У Водянистого сжалось сердце. Он снова непоправимо опаздывал со своими благодеяниями туда, где его ждали. От этой мысли у него перехватило дыхание. А что, если и Незнакомка исчезла, растаяла, не сказав чего-то главного, невероятно важного? Он так мало думал о ней. И целый день дрожал за собственную шкуру. Невероятная сила бросила его под машины, под скрежет тормозов, на красный свет. Но он в три прыжка преодолел опасную полосу и мстительно улыбнулся. Впервые в жизни он рванул на красное, и это ему удалось.

Едва попадая ключами в замки, Фома ворвался в свою квартиру и замер у порога. Его запущенная холостяцкая обитель дышала свежестью и чистотой. Дубовый паркет вкусно пах распаренным деревом. Портьеры были зашиты. Словом, беспорядок в вещах исчез, они стояли перед ним, как толпа новобранцев перед опытным командиром.

Незнакомка сидела под клетчатым пледом в кресле и распускала заношенный с протертыми рукавами свитер Фомы. Увидя своего взлохмаченного спасителя, она вся засветилась, словно окошко в хате, что радостно встречает путника. Блудного сына.
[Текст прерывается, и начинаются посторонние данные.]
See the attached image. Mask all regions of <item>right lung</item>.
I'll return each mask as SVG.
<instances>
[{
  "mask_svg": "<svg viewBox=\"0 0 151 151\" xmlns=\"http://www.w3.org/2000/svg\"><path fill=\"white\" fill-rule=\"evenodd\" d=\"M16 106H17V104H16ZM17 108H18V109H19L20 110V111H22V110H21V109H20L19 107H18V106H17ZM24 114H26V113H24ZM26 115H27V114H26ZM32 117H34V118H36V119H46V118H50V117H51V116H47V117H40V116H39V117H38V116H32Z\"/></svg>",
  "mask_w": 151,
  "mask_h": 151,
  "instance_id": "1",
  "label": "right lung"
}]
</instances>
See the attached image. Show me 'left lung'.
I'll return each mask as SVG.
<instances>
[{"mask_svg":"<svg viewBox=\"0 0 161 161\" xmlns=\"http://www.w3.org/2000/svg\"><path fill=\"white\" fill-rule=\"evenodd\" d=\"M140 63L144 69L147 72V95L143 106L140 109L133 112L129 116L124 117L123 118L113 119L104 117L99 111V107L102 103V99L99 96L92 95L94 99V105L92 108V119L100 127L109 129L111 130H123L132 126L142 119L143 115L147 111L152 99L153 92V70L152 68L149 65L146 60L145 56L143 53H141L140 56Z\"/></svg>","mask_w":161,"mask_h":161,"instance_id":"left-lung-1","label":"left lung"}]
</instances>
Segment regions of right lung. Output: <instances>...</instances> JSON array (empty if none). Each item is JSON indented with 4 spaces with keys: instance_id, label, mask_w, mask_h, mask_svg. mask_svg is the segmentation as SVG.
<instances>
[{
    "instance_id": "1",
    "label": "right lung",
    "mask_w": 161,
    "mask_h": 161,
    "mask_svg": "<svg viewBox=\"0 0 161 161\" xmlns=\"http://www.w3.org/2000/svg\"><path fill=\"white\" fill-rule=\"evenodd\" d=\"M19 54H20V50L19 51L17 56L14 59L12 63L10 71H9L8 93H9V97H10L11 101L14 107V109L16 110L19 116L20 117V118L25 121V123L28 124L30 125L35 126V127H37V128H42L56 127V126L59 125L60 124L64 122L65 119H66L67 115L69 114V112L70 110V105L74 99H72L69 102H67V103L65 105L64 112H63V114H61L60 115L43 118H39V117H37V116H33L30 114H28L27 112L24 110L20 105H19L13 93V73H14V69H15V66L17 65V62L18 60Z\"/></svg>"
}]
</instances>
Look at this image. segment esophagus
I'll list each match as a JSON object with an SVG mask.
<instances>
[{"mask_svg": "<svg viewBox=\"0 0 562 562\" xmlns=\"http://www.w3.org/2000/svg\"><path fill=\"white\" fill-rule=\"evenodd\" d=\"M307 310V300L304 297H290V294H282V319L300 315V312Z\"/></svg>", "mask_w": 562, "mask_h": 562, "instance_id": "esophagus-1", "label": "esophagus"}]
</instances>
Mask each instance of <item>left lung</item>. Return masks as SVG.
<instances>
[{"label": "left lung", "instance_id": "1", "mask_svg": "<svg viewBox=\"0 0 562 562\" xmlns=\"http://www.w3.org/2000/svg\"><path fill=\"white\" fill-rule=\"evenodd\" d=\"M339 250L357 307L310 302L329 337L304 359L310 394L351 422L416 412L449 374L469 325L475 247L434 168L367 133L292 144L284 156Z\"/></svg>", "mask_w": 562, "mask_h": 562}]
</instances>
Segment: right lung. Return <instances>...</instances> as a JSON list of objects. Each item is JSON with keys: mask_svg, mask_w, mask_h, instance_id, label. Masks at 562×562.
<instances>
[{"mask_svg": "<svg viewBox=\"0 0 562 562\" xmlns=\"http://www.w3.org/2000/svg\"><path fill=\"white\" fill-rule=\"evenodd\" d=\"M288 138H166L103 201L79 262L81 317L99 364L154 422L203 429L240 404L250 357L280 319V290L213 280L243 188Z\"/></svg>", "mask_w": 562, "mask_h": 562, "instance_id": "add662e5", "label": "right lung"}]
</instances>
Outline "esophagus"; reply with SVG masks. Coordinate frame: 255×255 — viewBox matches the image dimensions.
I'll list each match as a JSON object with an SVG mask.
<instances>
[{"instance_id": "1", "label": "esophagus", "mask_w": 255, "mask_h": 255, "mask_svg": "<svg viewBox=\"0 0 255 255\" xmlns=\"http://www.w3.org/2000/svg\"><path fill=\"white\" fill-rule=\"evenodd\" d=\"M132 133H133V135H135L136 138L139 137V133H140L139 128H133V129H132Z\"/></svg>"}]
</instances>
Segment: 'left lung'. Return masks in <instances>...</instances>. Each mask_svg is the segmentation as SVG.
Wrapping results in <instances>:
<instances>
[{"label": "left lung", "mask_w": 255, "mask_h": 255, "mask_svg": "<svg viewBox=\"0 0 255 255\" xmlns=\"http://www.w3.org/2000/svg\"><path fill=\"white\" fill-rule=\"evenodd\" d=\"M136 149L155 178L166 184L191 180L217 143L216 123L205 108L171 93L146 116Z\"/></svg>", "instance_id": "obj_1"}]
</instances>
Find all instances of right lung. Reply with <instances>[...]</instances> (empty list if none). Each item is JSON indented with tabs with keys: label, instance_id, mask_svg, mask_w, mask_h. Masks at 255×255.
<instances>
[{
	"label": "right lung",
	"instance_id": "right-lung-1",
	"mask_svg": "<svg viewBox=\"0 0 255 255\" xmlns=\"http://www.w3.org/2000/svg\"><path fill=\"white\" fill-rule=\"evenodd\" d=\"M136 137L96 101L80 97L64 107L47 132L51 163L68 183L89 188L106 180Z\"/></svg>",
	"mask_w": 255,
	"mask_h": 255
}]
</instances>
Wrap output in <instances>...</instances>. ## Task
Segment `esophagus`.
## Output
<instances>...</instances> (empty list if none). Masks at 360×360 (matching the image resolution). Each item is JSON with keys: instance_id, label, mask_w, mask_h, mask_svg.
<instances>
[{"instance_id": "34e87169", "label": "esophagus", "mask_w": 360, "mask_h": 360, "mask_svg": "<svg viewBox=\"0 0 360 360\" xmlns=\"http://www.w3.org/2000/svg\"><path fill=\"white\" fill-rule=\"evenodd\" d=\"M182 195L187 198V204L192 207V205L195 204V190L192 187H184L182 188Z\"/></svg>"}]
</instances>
— Где же ты задержался, любимый? — спросила она нежно и в то же время буднично, будто они прожили вместе уже много лет, всю жизнь, как два голубка, и понимали друг друга без слов. Все было как у любящих супругов. Он пришел с работы уставший, издерганный, а дома ждет та, которой с легким сердцем можно поверить все заботы и мучения.

Трое котят гоняли по полу клубок ниток, толстый ленивый кот дремал, свернувшись бубликом, у нее на коленях. Рыжие волосы ее были убраны в узел аптечной резинкой. Вся она светилась такой любовью и нежностью, что Фома ущипнул себя. Почему он? За что? Тысячелетний порядок, вековая целесообразность человеческой жизни встретили его — и от этого мирного домашнего очага, который не погас и на самых, страшных ветрах столетий, дохнуло таким теплом, что Фоме захотелось завыть, поползти, словно побитой бездомной собаке, которую наконец кто-то приголубил.

— Ты, наверное, голодный, — сказала она, поднимаясь. — Садись за стол, я сейчас все принесу.